# Linear equations with varying coefficients

1. Sep 4, 2014

### V0ODO0CH1LD

When talking about ordinary (real) linear differential equations with constant coefficients the idea is that we are dealing with the vector space of real functions over the field of real numbers. But when we allow the coefficients of a linear differential equation to be functions are we dealing with a different vector space (possibly one over the field of real functions) or are we dealing with the same vector space with some additional structure?

I guess the question is: for differential equations of the form
$$y''(x)+p(x)y'(x)+q(x)y(x)=f(x)$$
are the multiplications $p(x)y'(x)$ and $q(x)y(x)$ operations of the form $V\times{}V\rightarrow{}V{}$ (additional structure on the original vector field) or operations of the form $F\times{}V\rightarrow{}V{}$ (where $V$ and $F$ are the vector space and field, respectively)?

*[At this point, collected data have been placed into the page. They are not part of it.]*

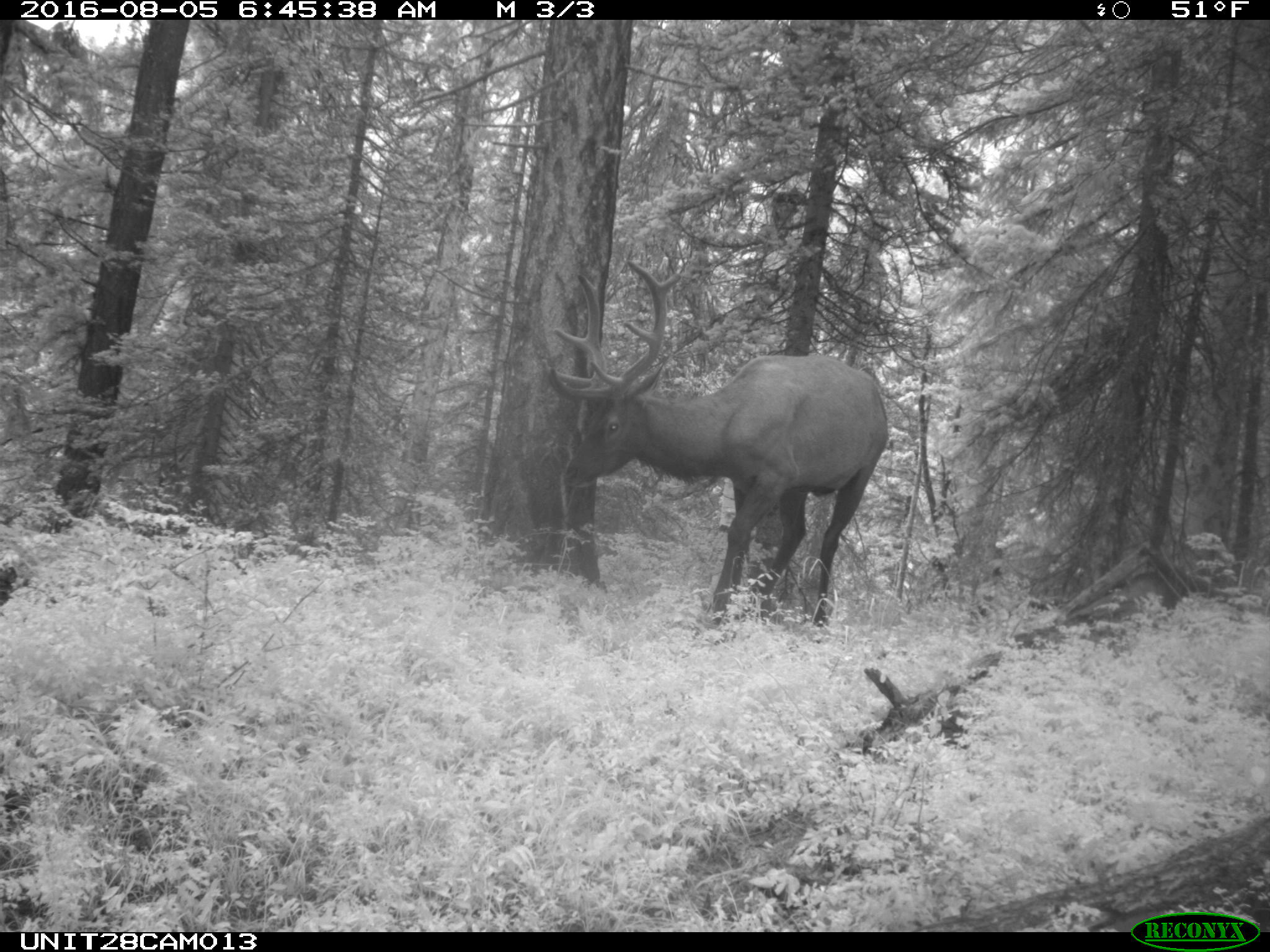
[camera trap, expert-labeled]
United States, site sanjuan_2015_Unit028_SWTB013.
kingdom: Animalia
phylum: Chordata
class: Mammalia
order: Artiodactyla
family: Cervidae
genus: Cervus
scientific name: Cervus elaphus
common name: red deer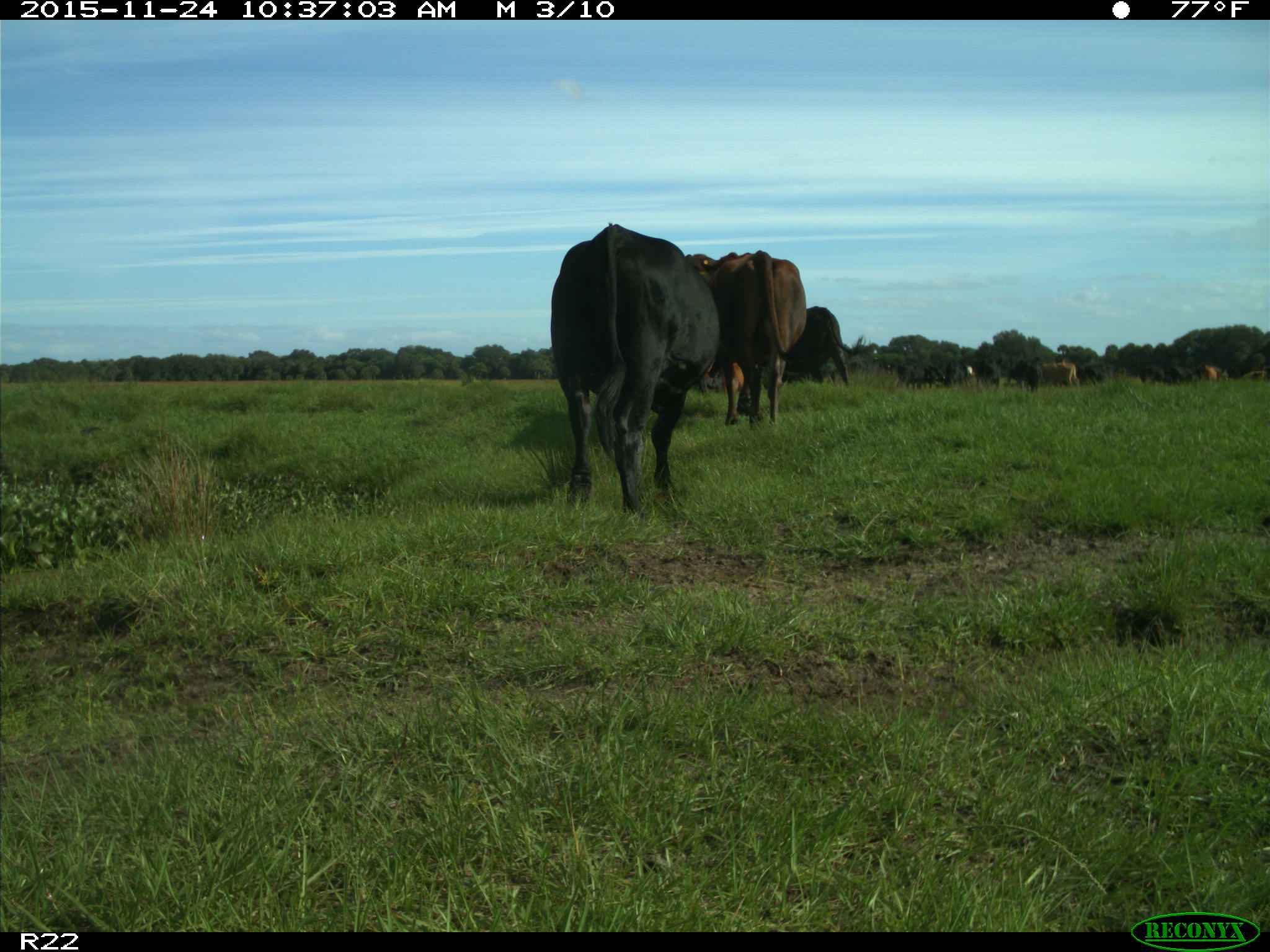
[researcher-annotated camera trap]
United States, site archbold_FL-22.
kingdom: Animalia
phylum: Chordata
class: Mammalia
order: Artiodactyla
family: Bovidae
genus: Bos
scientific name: Bos taurus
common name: domestic cow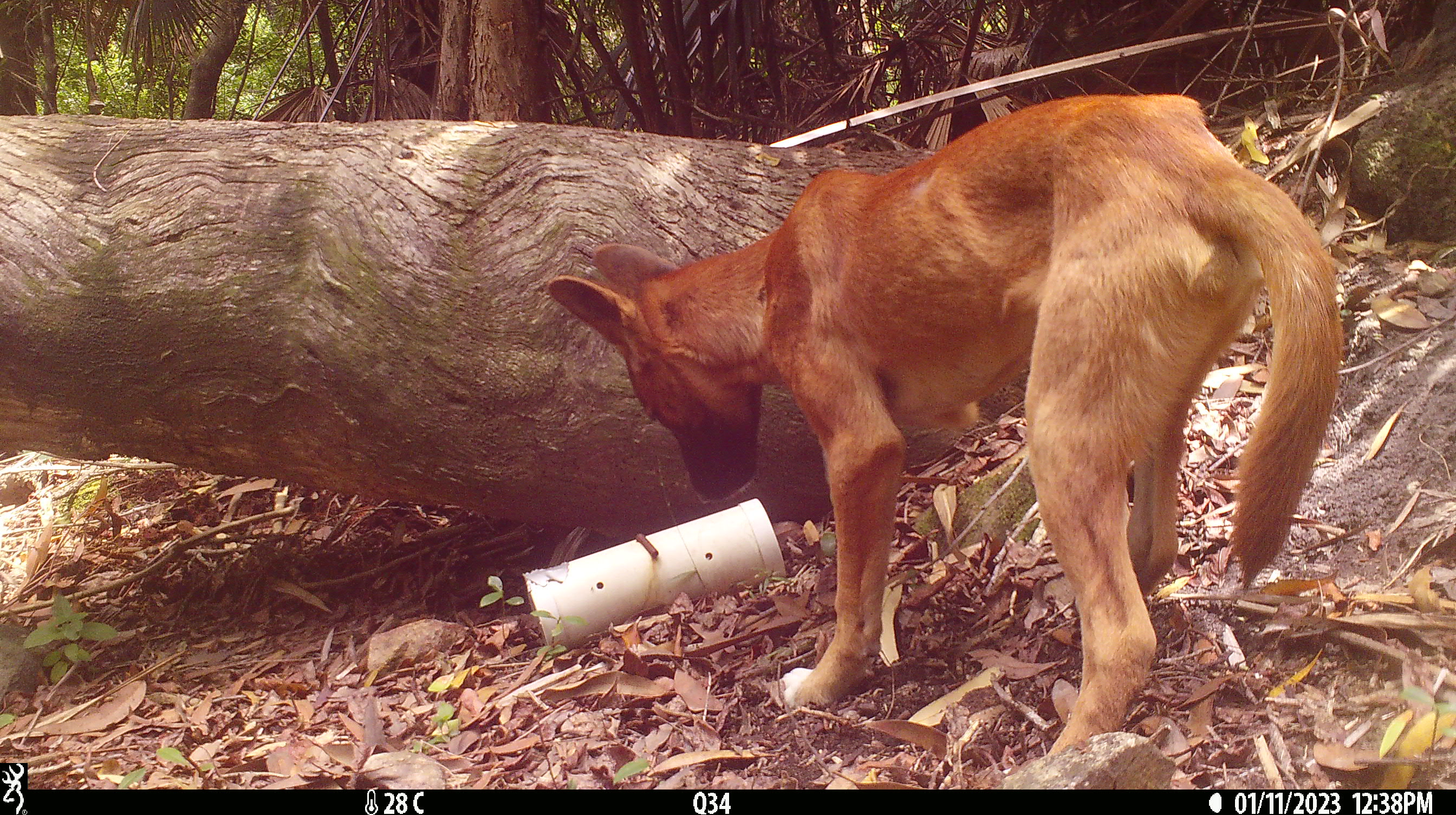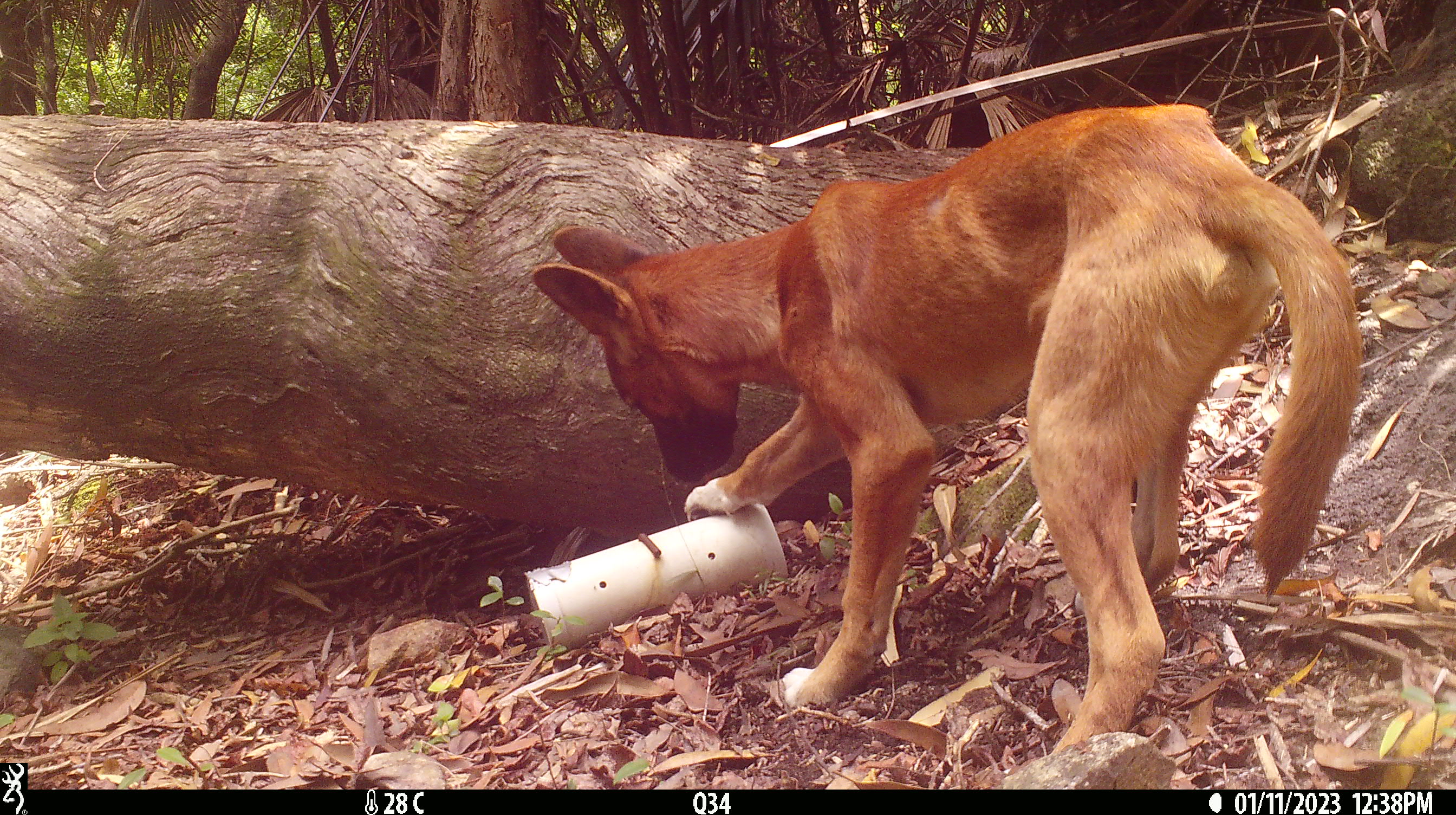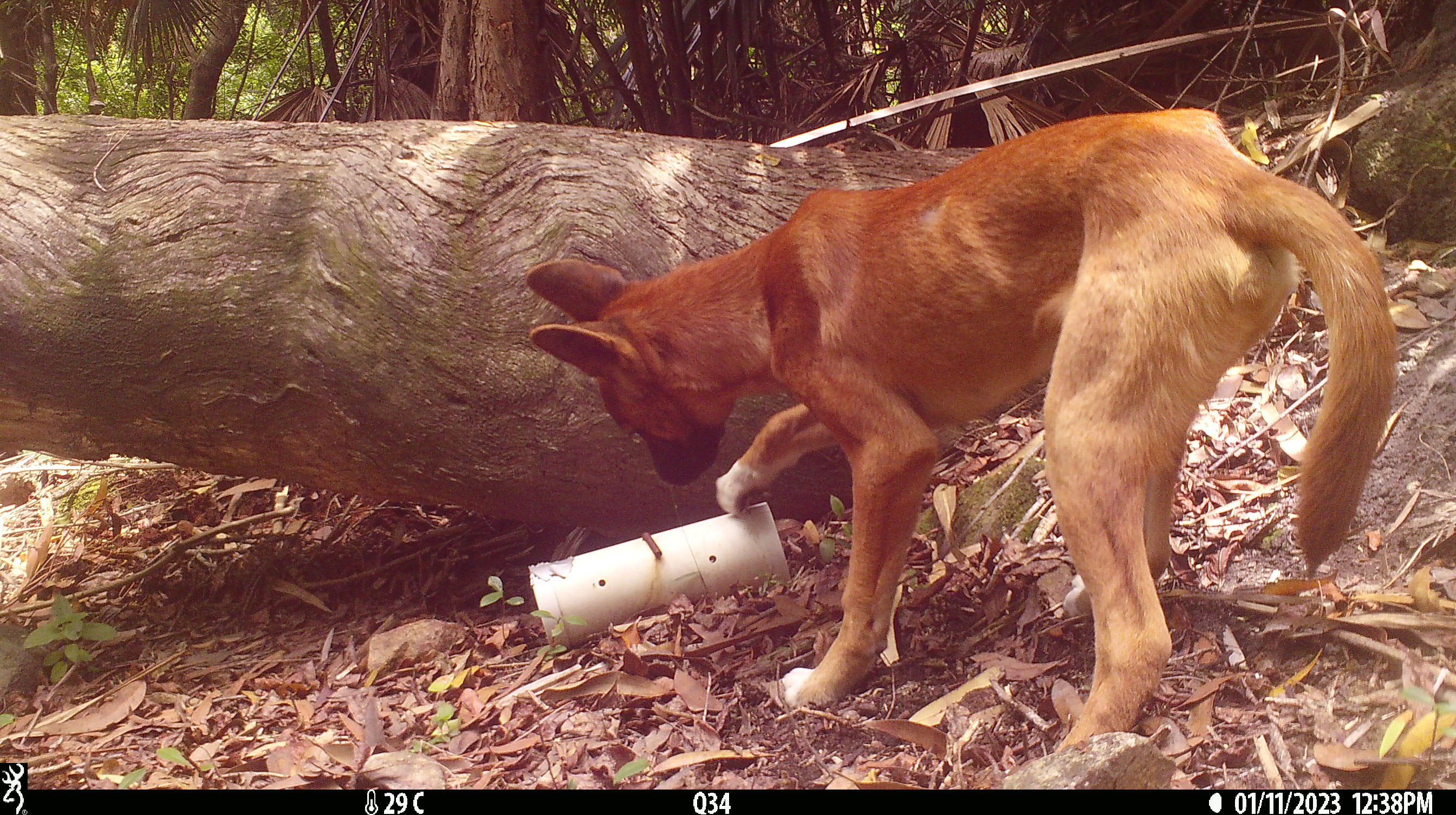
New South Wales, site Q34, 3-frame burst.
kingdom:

Also, if we are dealing with a vector space over the field of real functions what does the vector space consist of? And if we are dealing with the original vector space with some additional structure does it have a name?

Thanks!

2. Sep 5, 2014

### HallsofIvy

Staff Emeritus
You are not dealing with "a vector space over the field of real functions". You are dealing with a vector space over the field of real numbers, the members of the vector space being real functions. A vector space with the added operation of multiplication of vectors is "an algebra".